Quoted passage START
Cardiff meanwhile, if you peel back the layers of magnificent lunacy emanating from Vincent Tan, are struggling; like all bar West Ham in the bottom six, the owner believed it best to change the manager. The Welsh club have won once in the last nine Premier League matches which points to Malky Mackay’s biggest problem beyond Tan’s ego. One win and only five goals scored on their travels is the sort of form that you would expect of teams in the relegation battle. That he had apparently being trying very publicly to remove Mackay from his post for several months suggests it had nothing to do with form. Despite some attempting to do so, Tan is not proof that Stan Kroenke is the model owner; he is just as mad as a hatter.
Quoted passage END
Exercises:
a – Answer these questions from the passage on Cardiff, one answer per line:
(i) How many of their last nine Premier League matches have Cardiff won?
(ii) How many goals have Cardiff scored on their travels?
(iii) Which club in the bottom six did not have its owner change the manager?
b – Write out the portion of the passage on Cardiff that begins with "Cardiff meanwhile, if" and ends with "as a hatter.".
Data records START
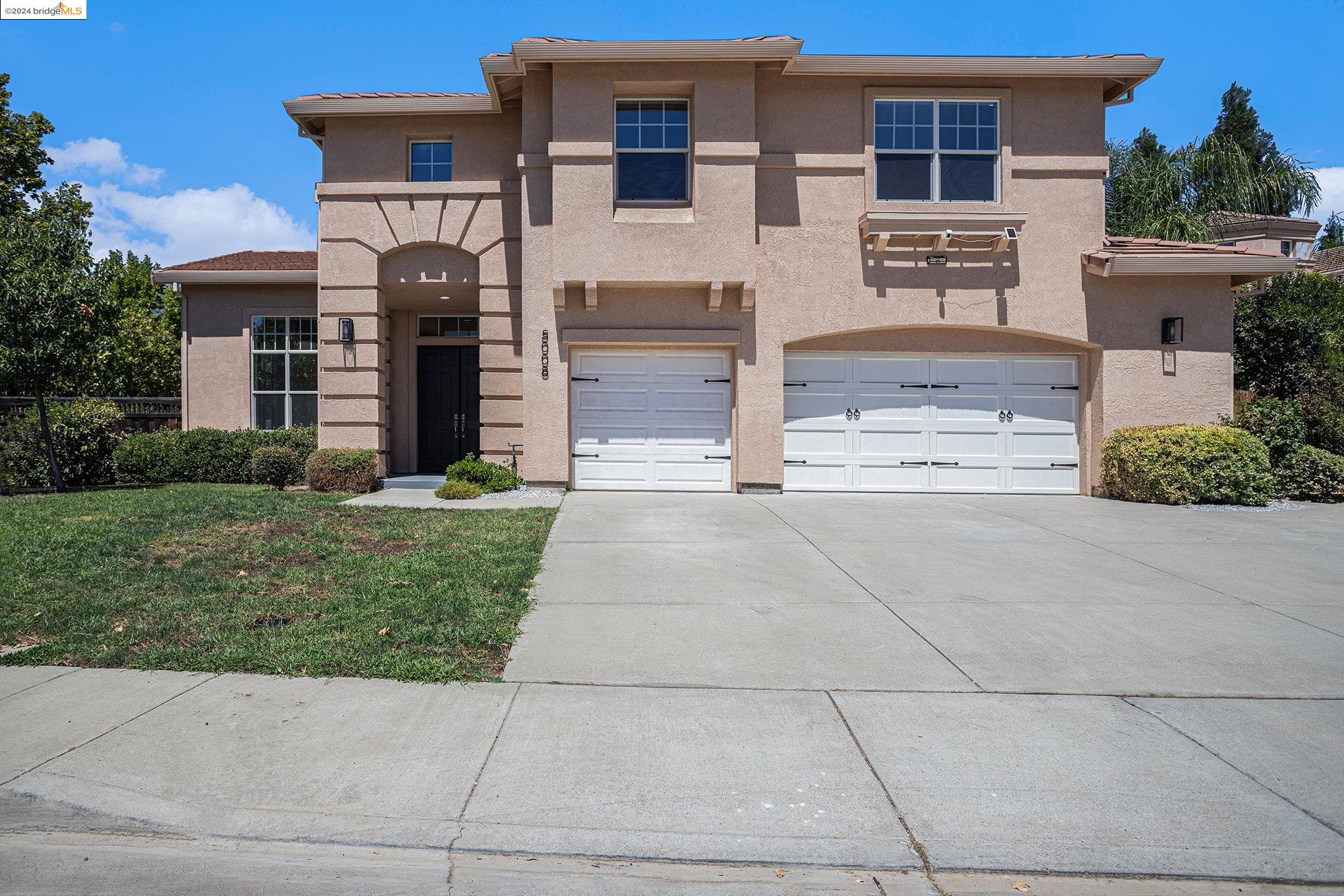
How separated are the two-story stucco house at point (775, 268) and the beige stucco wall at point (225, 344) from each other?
2816 millimetres

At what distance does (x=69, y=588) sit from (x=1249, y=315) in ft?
58.6

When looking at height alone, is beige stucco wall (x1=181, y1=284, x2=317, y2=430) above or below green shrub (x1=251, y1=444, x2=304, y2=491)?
above

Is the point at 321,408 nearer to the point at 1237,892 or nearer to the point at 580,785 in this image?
the point at 580,785

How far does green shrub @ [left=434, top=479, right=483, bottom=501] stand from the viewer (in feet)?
40.2

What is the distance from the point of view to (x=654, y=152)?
1298 cm

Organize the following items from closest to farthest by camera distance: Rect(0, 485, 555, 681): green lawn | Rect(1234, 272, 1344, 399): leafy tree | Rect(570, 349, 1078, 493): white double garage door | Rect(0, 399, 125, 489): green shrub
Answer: Rect(0, 485, 555, 681): green lawn → Rect(570, 349, 1078, 493): white double garage door → Rect(0, 399, 125, 489): green shrub → Rect(1234, 272, 1344, 399): leafy tree

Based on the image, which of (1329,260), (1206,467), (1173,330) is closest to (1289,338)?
(1173,330)

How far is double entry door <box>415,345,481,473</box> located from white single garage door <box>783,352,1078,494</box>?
6.34 meters

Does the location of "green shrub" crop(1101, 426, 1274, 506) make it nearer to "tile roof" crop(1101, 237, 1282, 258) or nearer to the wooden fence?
"tile roof" crop(1101, 237, 1282, 258)

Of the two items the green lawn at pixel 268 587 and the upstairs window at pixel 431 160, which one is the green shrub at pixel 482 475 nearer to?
the green lawn at pixel 268 587

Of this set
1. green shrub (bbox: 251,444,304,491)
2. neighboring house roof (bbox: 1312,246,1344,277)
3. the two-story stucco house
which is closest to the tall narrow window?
the two-story stucco house

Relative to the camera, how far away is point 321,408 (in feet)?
47.2

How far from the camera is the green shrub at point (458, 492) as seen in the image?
1227 cm

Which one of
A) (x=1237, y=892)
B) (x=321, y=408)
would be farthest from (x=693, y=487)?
(x=1237, y=892)
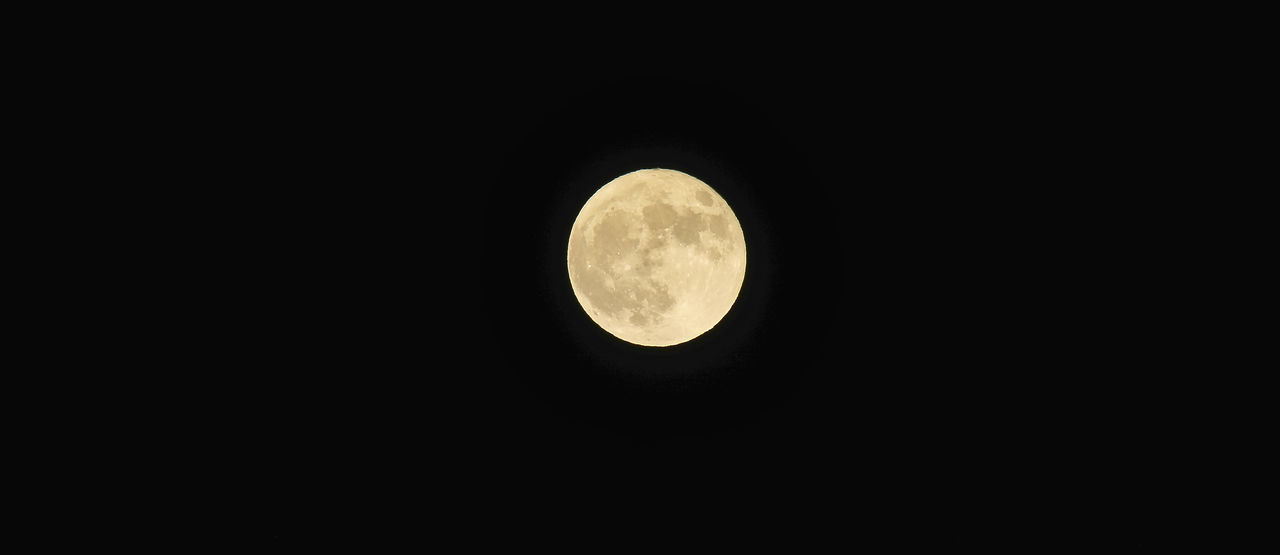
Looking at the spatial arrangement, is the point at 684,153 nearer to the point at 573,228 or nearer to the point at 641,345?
the point at 573,228

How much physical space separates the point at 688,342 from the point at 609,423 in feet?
1.44

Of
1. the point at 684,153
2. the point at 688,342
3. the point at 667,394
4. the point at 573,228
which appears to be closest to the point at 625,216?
the point at 573,228

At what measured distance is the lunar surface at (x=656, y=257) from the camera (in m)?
2.06

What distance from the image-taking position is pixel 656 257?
205 centimetres

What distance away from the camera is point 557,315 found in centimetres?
232

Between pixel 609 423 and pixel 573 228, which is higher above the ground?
pixel 573 228

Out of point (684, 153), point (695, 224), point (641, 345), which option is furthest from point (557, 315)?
point (684, 153)

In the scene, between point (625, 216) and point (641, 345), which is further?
point (641, 345)

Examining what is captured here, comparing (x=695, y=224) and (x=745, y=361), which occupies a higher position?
(x=695, y=224)

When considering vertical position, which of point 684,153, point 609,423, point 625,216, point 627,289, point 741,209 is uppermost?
point 684,153

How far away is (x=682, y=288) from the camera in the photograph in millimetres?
2074

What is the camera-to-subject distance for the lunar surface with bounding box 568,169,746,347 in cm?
206

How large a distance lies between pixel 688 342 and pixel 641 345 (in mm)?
187

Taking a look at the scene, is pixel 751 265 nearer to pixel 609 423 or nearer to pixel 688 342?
pixel 688 342
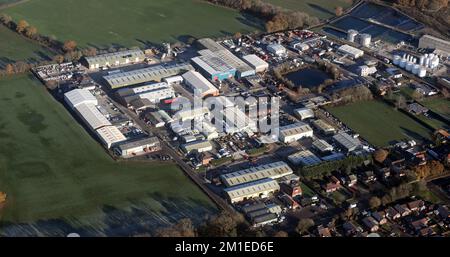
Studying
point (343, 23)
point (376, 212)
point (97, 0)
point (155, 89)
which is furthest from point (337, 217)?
point (97, 0)

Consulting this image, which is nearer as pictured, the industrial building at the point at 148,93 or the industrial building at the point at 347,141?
the industrial building at the point at 347,141

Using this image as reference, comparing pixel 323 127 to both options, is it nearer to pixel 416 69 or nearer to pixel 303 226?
pixel 303 226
Data records END
Answers for this exercise:
a –
(i) One
(ii) Five
(iii) West Ham

b –
Cardiff meanwhile, if you peel back the layers of magnificent lunacy emanating from Vincent Tan, are struggling; like all bar West Ham in the bottom six, the owner believed it best to change the manager. The Welsh club have won once in the last nine Premier League matches which points to Malky Mackay’s biggest problem beyond Tan’s ego. One win and only five goals scored on their travels is the sort of form that you would expect of teams in the relegation battle. That he had apparently being trying very publicly to remove Mackay from his post for several months suggests it had nothing to do with form. Despite some attempting to do so, Tan is not proof that Stan Kroenke is the model owner; he is just as mad as a hatter.